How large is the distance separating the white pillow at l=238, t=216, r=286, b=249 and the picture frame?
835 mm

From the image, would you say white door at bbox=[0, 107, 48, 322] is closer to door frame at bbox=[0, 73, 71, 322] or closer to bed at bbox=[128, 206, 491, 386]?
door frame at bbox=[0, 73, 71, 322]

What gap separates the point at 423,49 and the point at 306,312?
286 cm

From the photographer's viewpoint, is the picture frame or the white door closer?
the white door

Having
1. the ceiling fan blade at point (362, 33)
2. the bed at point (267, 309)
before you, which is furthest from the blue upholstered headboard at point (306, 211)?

* * *

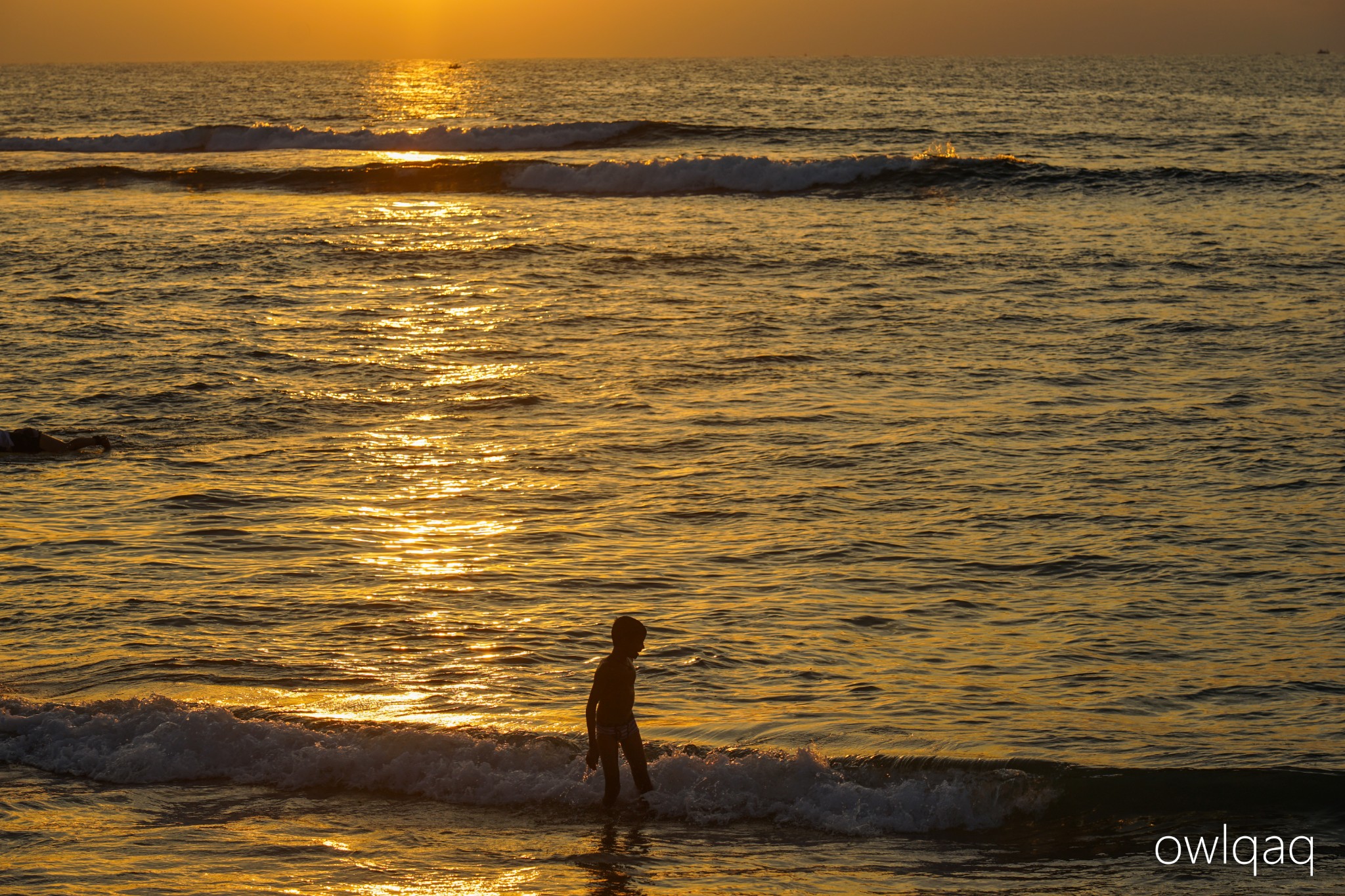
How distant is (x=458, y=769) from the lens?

▶ **Description of the task**
Count how many lines in the entries above contain the word "picture", treating uppercase and lowercase as different. Reply with the number only.

▶ **Solution**
2